Green energy companies, eco activists cry foul following grid operator’s bid to improve energy reliability

Daily Caller News Foundation

A group of renewable energy developers and environmental activists are pushing the largest U.S. grid operator to abandon its proposal to prevent energy shortfalls, according to a letter released Tuesday.

Hundreds of millions of Americans are at risk of experiencing power shortages this winter as data centers have helped drive a surge in electricity demand, with grid unreliability causing grid operator PJM to propose a fast-tracked process for 50 additional power plants to connect to the system. Now, a group of unnamed green energy producers are pushing the grid operator to abandon the effort, issuing a letter to PJM and the Federal Energy Regulatory Commission that suggests there isn’t a clear “emergency and reliability imperative” for boosting reliability and that the initiative wouldn’t hold up in court.

“The proposal is a blatant attempt to perpetrate undue discrimination and preference,” the letter states. “PJM management has acted as if there is an emergency and reliability imperative, but PJM has never defined ‘the need’ it must address.”

The initiative entitled the “Reliability Resource Initiative (RRI): Interim Accelerated Interconnection Process,” would allow up to 50 new generation projects to be connected to the grid alongside a slew of previously approved power facilities, according to the most recent version of the PJM proposal.
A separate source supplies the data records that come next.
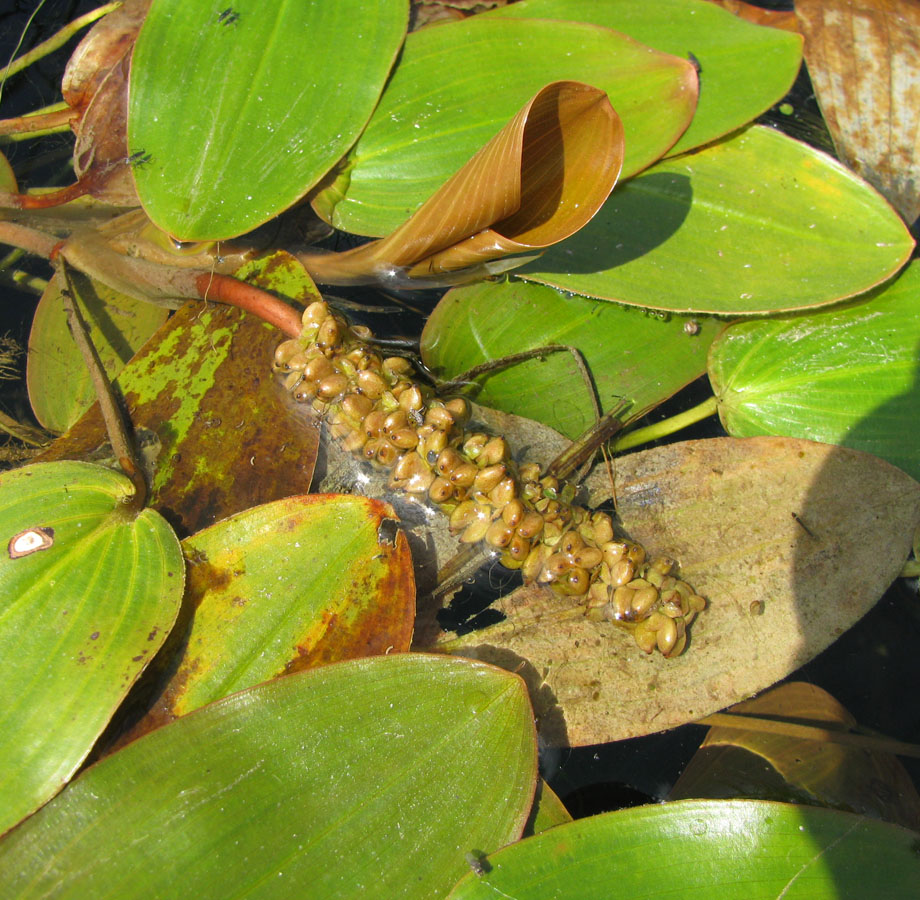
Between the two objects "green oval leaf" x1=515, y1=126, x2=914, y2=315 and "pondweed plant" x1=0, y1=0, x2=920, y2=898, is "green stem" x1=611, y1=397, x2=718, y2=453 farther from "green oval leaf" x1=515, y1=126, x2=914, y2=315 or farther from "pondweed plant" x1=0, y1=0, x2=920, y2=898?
"green oval leaf" x1=515, y1=126, x2=914, y2=315

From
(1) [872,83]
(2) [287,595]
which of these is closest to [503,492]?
(2) [287,595]

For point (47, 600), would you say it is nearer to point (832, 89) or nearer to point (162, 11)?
point (162, 11)

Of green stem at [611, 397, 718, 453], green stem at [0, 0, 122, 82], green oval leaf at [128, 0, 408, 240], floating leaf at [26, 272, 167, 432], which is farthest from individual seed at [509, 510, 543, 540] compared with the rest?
green stem at [0, 0, 122, 82]

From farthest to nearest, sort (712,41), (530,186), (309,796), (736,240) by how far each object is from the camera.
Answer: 1. (712,41)
2. (736,240)
3. (530,186)
4. (309,796)

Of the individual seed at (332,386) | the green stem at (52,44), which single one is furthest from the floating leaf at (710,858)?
the green stem at (52,44)

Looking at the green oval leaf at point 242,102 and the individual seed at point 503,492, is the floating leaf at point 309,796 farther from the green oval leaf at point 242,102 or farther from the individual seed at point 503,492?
the green oval leaf at point 242,102

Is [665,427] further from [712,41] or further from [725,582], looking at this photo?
[712,41]
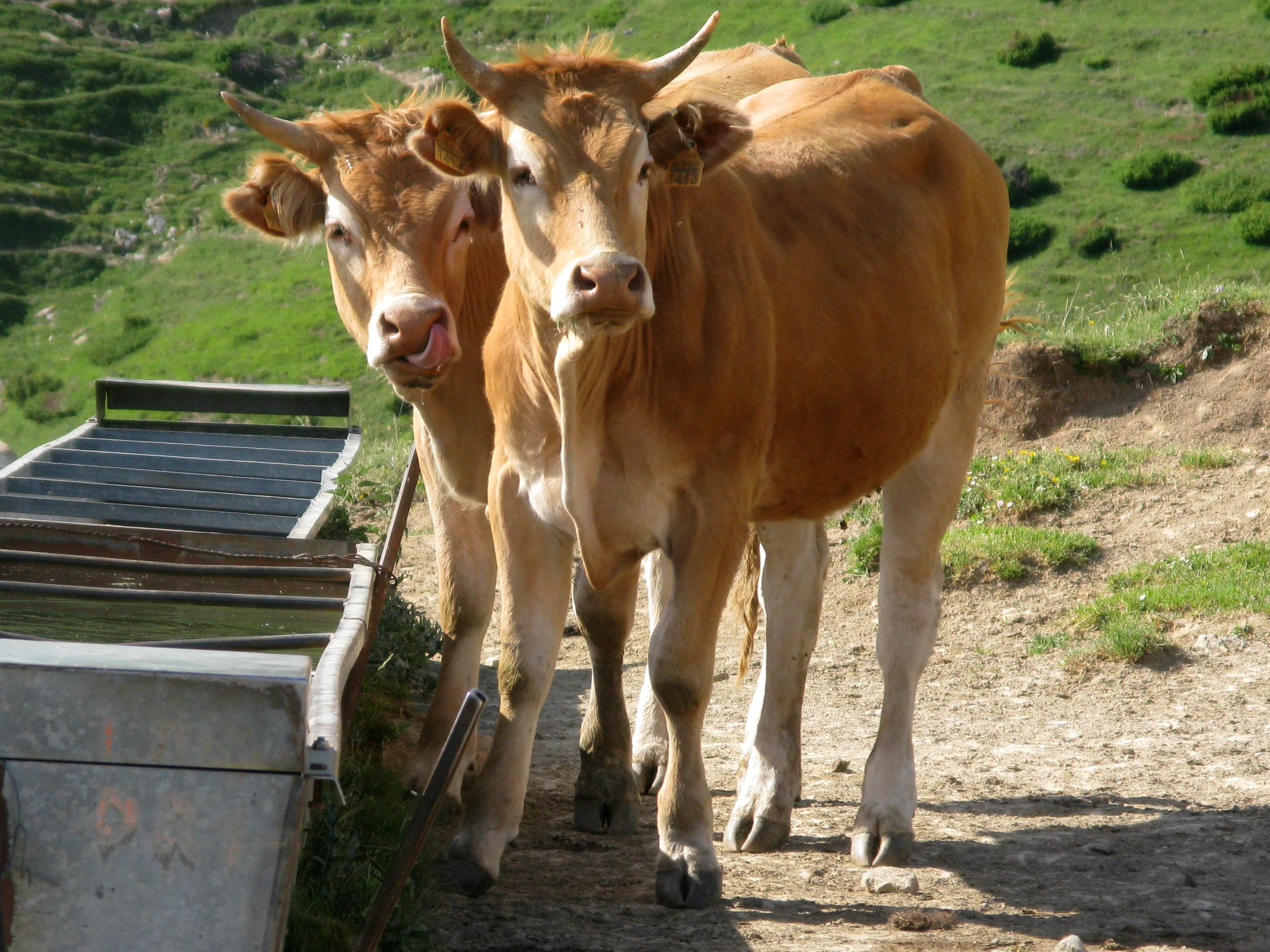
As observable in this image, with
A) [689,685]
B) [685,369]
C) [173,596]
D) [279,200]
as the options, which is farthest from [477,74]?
[689,685]

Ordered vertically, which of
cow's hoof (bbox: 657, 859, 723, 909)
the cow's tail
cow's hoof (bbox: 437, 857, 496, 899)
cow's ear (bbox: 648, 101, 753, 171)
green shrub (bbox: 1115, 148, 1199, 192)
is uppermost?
green shrub (bbox: 1115, 148, 1199, 192)

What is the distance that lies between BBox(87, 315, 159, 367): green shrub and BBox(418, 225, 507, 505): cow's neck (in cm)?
1942

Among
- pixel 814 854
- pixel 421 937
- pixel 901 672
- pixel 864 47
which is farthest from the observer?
pixel 864 47

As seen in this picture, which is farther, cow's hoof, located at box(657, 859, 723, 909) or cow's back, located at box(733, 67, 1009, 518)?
cow's back, located at box(733, 67, 1009, 518)

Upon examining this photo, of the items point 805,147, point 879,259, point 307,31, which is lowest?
point 879,259

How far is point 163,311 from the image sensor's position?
79.2 ft

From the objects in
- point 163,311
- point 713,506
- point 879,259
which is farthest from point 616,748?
point 163,311

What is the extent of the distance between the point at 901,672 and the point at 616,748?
115cm

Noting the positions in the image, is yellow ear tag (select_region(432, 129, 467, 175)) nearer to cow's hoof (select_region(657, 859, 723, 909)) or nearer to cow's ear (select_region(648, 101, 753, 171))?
cow's ear (select_region(648, 101, 753, 171))

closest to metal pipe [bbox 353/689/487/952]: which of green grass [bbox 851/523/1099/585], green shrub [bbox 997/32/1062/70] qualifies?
green grass [bbox 851/523/1099/585]

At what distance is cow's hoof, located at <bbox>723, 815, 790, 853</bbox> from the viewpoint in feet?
16.0

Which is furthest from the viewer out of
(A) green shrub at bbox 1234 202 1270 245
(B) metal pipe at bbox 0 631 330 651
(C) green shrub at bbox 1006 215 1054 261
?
(C) green shrub at bbox 1006 215 1054 261

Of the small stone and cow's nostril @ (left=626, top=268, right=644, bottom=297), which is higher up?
cow's nostril @ (left=626, top=268, right=644, bottom=297)

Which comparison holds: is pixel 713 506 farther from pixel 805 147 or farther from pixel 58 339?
pixel 58 339
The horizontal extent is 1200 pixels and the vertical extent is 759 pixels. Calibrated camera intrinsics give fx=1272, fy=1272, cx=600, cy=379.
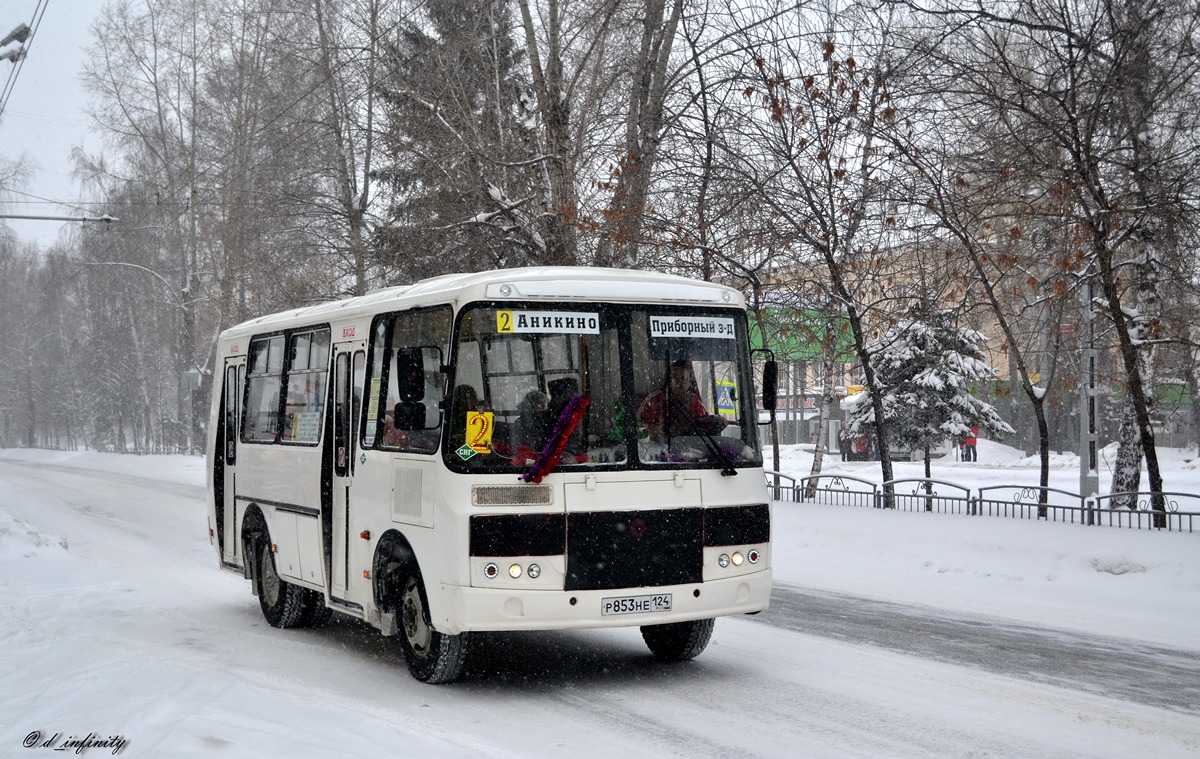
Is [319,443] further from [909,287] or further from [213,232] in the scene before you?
[213,232]

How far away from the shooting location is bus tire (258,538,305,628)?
1166 cm

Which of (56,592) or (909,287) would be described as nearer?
(56,592)

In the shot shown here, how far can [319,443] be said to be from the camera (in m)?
10.6

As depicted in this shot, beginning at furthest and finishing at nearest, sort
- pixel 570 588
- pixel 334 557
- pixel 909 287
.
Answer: pixel 909 287, pixel 334 557, pixel 570 588

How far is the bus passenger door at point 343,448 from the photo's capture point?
10.0 m

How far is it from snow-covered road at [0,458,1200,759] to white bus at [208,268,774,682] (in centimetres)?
56

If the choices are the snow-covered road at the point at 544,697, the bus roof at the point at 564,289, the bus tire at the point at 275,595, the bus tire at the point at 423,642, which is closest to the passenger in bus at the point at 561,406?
the bus roof at the point at 564,289

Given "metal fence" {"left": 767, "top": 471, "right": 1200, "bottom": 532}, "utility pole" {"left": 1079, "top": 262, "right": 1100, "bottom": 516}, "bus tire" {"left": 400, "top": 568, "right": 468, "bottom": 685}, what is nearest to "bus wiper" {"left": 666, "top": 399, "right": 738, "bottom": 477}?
"bus tire" {"left": 400, "top": 568, "right": 468, "bottom": 685}

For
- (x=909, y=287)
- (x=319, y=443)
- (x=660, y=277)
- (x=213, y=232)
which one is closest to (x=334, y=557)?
(x=319, y=443)

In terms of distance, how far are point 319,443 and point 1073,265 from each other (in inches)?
357

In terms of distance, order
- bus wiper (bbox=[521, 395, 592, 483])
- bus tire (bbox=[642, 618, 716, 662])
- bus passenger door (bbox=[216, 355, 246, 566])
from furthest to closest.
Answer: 1. bus passenger door (bbox=[216, 355, 246, 566])
2. bus tire (bbox=[642, 618, 716, 662])
3. bus wiper (bbox=[521, 395, 592, 483])

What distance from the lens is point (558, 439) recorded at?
829 centimetres

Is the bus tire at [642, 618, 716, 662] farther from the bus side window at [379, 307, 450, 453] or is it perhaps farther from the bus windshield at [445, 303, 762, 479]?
the bus side window at [379, 307, 450, 453]

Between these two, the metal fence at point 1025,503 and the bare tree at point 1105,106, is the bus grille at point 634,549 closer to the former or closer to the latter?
the metal fence at point 1025,503
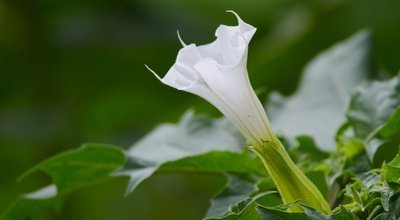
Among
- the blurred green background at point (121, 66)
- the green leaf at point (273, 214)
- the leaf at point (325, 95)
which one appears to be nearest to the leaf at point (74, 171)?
the leaf at point (325, 95)

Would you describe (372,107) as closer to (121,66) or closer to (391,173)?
(391,173)

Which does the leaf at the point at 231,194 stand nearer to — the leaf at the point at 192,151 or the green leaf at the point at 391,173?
the leaf at the point at 192,151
The queue of already approved projects is made up almost entirely of green energy sources, which PJM notes are “intermittent and limited-duration resources,” and thus multiple megawatts of renewable power are needed to replace one megawatt of fossil fuel power.

In addition to the slew of renewable energy companies, environmental activist groups have also come out in opposition to the RRI, with attorneys for the Natural Resources Defense Council, the Sierra Club, PennFuture, and Earthjustice telling E&E News, “RRI is unjust and unreasonable as it retroactively changes the terms for projects that have been waiting years in the interconnection queue, and is unduly discriminatory against certain technologies.”

American energy demand could exceed supply before the end of the decade, with an October report from consultancy Bain finding utilities may need to increase their annual power generation by as much as 26% by 2028. A study from grid watchdog the North American Electric Reliability Corporation found the shortfall was largely driven by Democratic green energy mandates.

PJM did not immediately respond to a request for comment.